Craig White completed a cleanly struck half-century before being dismissed for a fluent 67 and Yorkshire then claimed their first batting bonus point and also avoided the follow on.

But at 207 for five, with a possible six overs remaining, bad light brought the players off for the day.

A wet ground and then a burst of torrential rain, meant play could not start until 3.30pm and then only two overs were possible before there was a further delay but White managed to move off his overnight 47 with a nicely placed stroke to the mid-wicket boundary off Chris Tremlett.

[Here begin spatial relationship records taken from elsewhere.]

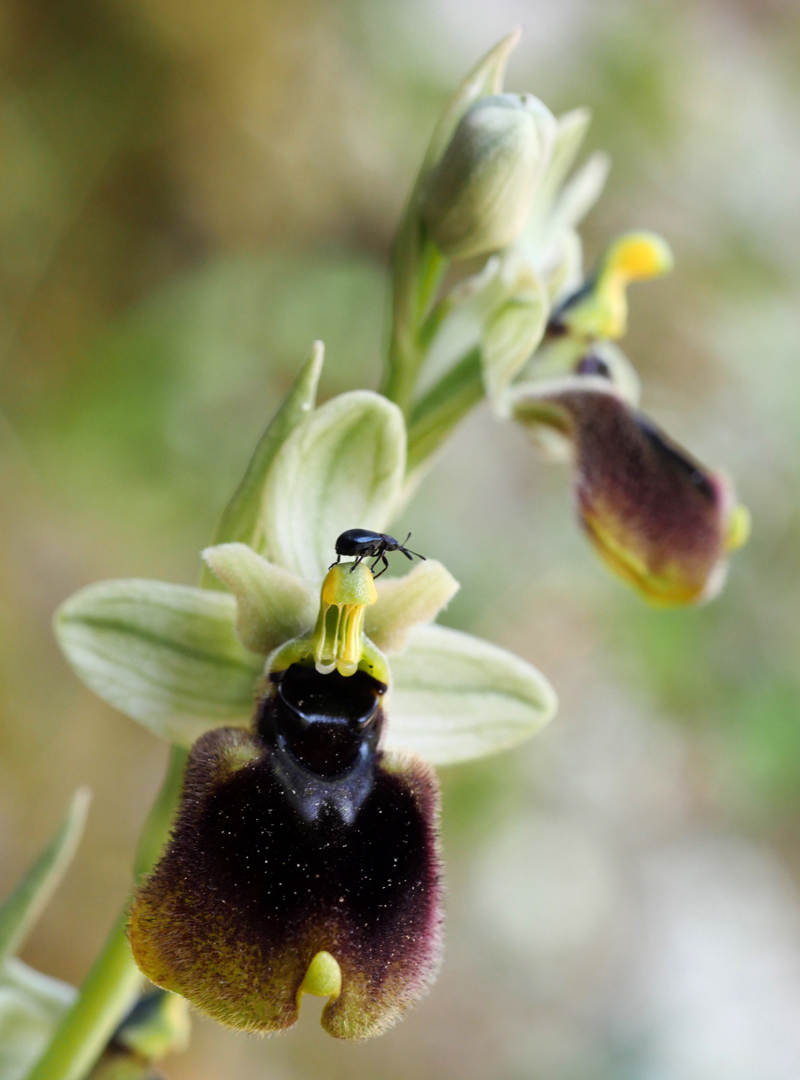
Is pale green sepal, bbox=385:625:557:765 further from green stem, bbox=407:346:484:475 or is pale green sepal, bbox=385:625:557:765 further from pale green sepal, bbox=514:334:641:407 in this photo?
pale green sepal, bbox=514:334:641:407

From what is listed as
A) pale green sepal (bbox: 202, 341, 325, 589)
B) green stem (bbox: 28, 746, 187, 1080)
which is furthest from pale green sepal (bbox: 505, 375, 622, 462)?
green stem (bbox: 28, 746, 187, 1080)

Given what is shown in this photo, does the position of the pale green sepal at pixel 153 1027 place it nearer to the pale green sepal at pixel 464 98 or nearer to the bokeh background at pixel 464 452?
the pale green sepal at pixel 464 98

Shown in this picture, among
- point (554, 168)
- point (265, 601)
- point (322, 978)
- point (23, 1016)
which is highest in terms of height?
point (554, 168)

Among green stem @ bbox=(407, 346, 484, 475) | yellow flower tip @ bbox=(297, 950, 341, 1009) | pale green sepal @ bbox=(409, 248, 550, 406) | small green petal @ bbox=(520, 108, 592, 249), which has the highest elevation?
small green petal @ bbox=(520, 108, 592, 249)

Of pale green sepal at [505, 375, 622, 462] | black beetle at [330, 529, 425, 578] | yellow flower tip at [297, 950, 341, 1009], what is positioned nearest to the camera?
yellow flower tip at [297, 950, 341, 1009]

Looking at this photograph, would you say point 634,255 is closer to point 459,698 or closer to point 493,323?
point 493,323

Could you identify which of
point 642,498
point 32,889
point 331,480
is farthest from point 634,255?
point 32,889
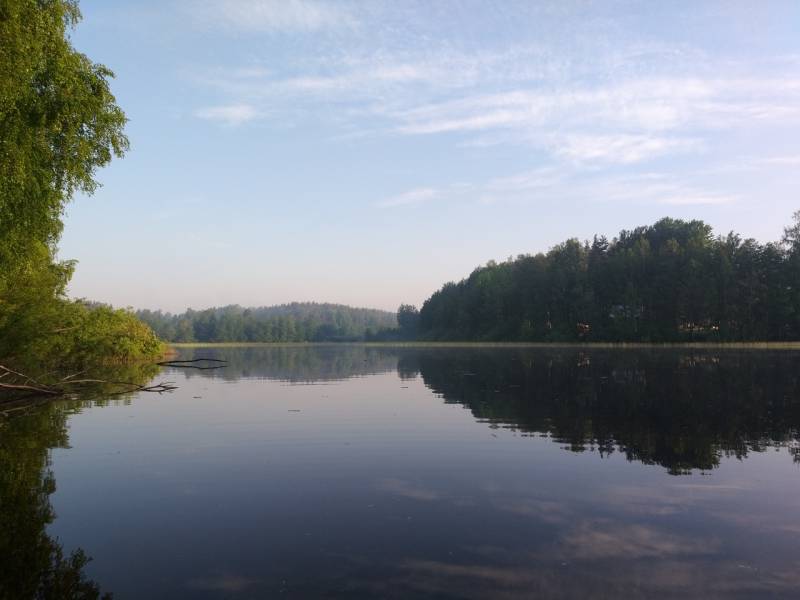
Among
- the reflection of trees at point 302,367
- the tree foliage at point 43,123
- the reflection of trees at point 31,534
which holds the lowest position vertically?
the reflection of trees at point 302,367

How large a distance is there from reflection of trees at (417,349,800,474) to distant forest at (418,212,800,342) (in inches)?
2737

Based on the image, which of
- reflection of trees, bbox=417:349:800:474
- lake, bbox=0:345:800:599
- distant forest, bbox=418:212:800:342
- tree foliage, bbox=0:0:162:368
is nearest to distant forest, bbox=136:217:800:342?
distant forest, bbox=418:212:800:342

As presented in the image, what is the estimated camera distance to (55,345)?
147 ft

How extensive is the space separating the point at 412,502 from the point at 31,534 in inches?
275

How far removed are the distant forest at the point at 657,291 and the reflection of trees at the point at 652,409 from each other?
2737 inches

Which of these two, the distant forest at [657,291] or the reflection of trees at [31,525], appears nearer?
the reflection of trees at [31,525]

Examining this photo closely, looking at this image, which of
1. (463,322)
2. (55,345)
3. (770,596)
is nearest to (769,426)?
(770,596)

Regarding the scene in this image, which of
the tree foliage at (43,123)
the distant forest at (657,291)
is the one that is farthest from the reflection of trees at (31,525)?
the distant forest at (657,291)

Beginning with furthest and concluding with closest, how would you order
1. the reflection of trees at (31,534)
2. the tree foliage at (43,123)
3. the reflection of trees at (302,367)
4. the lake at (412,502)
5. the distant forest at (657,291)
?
the distant forest at (657,291) < the reflection of trees at (302,367) < the tree foliage at (43,123) < the lake at (412,502) < the reflection of trees at (31,534)

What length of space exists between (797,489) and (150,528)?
Result: 1350 cm

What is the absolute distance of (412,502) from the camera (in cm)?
1187

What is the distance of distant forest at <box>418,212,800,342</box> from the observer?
103438 mm

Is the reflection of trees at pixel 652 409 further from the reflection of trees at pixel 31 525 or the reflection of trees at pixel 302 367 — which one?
the reflection of trees at pixel 31 525

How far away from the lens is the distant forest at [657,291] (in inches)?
4072
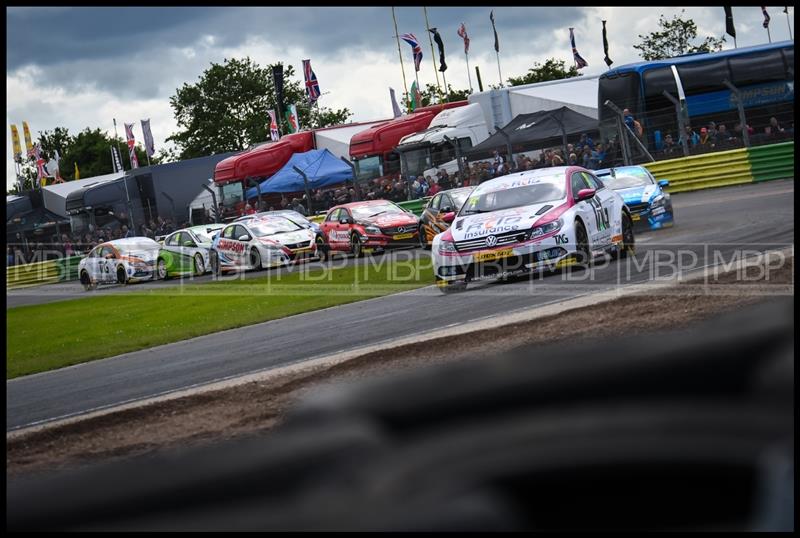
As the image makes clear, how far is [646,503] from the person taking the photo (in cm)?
267

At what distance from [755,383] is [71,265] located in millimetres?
36612

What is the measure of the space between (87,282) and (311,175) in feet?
25.1

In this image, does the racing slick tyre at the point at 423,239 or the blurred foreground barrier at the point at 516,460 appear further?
the racing slick tyre at the point at 423,239

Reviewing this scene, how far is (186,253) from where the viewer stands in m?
26.2

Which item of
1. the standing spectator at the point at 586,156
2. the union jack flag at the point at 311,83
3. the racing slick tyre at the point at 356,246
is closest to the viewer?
the racing slick tyre at the point at 356,246

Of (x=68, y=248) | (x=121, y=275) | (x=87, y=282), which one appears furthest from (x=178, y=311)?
(x=68, y=248)

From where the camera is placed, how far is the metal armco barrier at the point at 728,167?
81.9ft

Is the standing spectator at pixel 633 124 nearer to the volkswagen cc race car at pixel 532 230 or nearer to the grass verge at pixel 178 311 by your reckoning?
the grass verge at pixel 178 311

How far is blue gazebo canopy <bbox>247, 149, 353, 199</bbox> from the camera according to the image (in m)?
32.0

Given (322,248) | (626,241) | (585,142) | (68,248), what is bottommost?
(626,241)

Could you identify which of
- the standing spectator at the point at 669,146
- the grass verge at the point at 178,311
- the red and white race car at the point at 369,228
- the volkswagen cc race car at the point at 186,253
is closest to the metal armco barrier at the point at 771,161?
the standing spectator at the point at 669,146

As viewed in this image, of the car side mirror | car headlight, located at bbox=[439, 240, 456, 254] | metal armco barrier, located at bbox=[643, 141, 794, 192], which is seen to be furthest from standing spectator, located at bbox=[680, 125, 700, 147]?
car headlight, located at bbox=[439, 240, 456, 254]

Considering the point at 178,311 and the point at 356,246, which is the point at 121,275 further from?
the point at 178,311

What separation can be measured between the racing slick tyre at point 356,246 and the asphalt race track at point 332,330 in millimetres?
8701
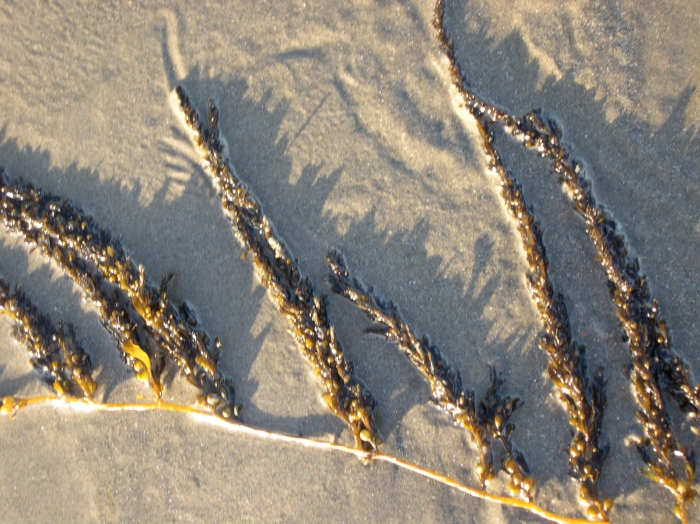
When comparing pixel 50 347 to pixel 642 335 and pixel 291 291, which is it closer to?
pixel 291 291

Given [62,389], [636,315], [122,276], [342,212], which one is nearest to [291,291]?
[342,212]

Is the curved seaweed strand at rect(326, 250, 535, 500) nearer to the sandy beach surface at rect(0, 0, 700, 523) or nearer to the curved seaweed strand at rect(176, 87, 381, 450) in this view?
the sandy beach surface at rect(0, 0, 700, 523)

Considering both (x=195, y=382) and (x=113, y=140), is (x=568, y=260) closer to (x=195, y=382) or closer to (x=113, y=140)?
(x=195, y=382)

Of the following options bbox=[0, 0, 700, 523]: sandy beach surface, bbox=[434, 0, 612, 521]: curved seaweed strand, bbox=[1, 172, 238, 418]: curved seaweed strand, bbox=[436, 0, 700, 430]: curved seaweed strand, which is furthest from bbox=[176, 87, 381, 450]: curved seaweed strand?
bbox=[436, 0, 700, 430]: curved seaweed strand

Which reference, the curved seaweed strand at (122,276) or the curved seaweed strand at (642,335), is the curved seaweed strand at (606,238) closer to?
the curved seaweed strand at (642,335)

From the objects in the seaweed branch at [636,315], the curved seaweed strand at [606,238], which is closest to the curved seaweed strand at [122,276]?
the seaweed branch at [636,315]

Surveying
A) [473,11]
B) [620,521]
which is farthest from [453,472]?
[473,11]

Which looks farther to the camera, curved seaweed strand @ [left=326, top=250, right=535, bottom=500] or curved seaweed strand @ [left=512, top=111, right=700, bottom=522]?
curved seaweed strand @ [left=326, top=250, right=535, bottom=500]
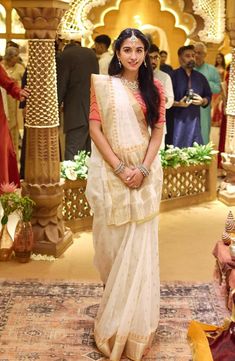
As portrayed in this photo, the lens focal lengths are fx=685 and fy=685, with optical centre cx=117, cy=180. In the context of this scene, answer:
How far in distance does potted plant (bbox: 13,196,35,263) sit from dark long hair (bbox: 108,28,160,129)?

After that short stretch of play, one ball was sent down on the resumption before bad light had them off again but the final eight-over session began in brief sunshine and White celebrated by cutting Tremlett for four.

Michael Lumb added a single to his Saturday score of 14 when he was lucky not to get hit by a ball from Alan Mullally which exploded off the pitch and missed his head by inches.

White, who had batted with rare patience from the start of Yorkshire's reply to Hampshire's first innings 354, showed the quality of his strokeplay by driving Tremlett through extra cover for four and then swinging him to the boundary at long leg to take Yorkshire to 201 for four.

Six runs later he went back to a ball from Dimitri Mascarenhas which kept low and bowled him after he had faced 157 balls with 11 boundaries, putting on a valuable 71 in 22 overs for the fifth wicket with Lumb.

Richard Blakey came in but before a run had been added the light became too bad to continue.

Yorkshire should end their three-match losing sequence with a draw today but many problems remain, including the desperate form of opener Matthew Wood in the Championship.

He was out on Saturday for his third successive duck this season at Headingley and in five Championship innings has so far made only 19 runs.

* Also heading for stalemate is the Trent Bridge clash between Notts and Northants.

Rain washed out virtually the whole of day three, with the hosts able to extend their score from 184 for seven to 207 for eight still 70 runs adrift.